**WRITTEN PROBLEM 1:**
Answer these questions about the passage on coalition-building:
(a) Which organization organized the joint event that Anna took part in?
(b) In which country does Anna say they need to follow the development more closely?
(c) According to Anna, who has projects working on it that they should follow more closely?
**WRITTEN PROBLEM 2:**
Select every line of the listing that contains the word "Each".

— Begin READING TEXT —

National networks of activism can also be reactivated and expanded. For Anna, coalition-building is not just about joint action, but also about setting shared priorities and developing collective knowledge. She expressed that a joint event with O4, organized by the latter, was useful for her and her organization not only because of gaining knowledge about recent technological developments related to discrimination, but also because it allowed her to realize that she could contribute with a different perspective.

O4 called and asked us if we wanted to participate in an event with them. I initially said, well, we don't work on this. And then I realized, well, we don't work on it directly, but we know it's a problem and we know it's more problematic when you look at it from a discrimination perspective. And this is because of the experience I have from other European organizations or the development on the EU level (…) I also realized during the event that we need to understand the concept better. And we need to follow more closely on the development also in Norway (Anna, O3).

Much like in the work of (Palmiotto and Ozkul 2024), this case shows how capacity-building and coalition-building often go hand in hand:

Now I know that there are people in O4 who have this expertise and we should cooperate more closely. Also, the Ombudsman has some projects working on it that we should follow the more closely” (Anna, O3).

— End READING TEXT —
— Begin DATA SUPPLIED —

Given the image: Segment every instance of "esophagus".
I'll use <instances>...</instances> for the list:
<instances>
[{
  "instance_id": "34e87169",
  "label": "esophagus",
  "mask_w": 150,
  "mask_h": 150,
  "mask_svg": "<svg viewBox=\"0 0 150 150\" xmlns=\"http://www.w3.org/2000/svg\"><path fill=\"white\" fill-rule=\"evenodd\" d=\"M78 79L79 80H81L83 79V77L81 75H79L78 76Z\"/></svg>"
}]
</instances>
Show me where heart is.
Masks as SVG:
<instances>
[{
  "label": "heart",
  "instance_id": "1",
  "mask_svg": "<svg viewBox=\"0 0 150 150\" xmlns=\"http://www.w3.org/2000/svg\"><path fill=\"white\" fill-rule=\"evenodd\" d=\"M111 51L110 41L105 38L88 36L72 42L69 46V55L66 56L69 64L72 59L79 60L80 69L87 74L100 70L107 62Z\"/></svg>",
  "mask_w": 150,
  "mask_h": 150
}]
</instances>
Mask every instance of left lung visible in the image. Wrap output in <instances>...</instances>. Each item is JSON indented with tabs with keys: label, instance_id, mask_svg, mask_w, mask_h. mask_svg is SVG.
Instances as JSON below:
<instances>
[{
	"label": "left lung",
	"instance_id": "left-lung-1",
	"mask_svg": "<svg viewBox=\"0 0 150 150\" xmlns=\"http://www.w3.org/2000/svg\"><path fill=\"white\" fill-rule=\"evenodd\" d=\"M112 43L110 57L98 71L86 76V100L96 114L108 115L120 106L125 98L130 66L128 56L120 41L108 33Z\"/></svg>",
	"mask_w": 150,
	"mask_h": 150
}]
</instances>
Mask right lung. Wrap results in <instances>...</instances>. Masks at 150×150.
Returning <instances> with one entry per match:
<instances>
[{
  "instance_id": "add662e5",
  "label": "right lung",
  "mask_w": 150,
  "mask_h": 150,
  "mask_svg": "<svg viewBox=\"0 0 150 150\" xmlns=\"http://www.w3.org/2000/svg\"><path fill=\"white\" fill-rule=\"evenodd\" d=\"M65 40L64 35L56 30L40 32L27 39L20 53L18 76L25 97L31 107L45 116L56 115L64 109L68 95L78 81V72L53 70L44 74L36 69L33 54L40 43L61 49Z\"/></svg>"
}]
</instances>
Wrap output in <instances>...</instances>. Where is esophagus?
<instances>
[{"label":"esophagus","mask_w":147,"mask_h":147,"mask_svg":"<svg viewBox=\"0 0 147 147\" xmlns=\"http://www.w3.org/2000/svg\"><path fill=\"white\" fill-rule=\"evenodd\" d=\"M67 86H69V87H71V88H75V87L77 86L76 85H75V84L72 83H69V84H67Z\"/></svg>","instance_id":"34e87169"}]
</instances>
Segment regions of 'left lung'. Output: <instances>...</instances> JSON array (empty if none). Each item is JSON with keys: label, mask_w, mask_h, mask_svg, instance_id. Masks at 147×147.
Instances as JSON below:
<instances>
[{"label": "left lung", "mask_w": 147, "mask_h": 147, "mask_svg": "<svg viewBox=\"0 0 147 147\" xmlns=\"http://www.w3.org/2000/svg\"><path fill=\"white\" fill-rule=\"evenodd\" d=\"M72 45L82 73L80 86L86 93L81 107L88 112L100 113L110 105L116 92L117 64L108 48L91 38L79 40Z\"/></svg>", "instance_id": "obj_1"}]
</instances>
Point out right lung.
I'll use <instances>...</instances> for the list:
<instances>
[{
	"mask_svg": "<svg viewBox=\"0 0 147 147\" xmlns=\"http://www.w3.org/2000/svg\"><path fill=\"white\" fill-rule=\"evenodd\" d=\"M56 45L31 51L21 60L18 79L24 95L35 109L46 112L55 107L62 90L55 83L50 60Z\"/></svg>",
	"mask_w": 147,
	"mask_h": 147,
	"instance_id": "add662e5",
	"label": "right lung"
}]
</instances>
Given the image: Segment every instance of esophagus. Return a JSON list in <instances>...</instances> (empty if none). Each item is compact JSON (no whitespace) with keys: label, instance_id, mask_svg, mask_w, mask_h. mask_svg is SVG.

— End DATA SUPPLIED —

**TASK RESULT 1:**
(a) O4
(b) Norway
(c) The Ombudsman

**TASK RESULT 2:**
Mask every instance of left lung visible in the image. Wrap output in <instances>...</instances>. Each item is JSON indented with tabs with keys: label, instance_id, mask_svg, mask_w, mask_h. mask_svg is SVG.
Segment regions of 'left lung'. Output: <instances>...</instances> JSON array (empty if none). Each item is JSON with keys: label, mask_w, mask_h, mask_svg, instance_id. Masks at 147×147.
Given the image: Segment every instance of esophagus. Return a JSON list in <instances>...</instances> (empty if none). Each item is compact JSON (no whitespace) with keys: label, instance_id, mask_svg, mask_w, mask_h. mask_svg is SVG.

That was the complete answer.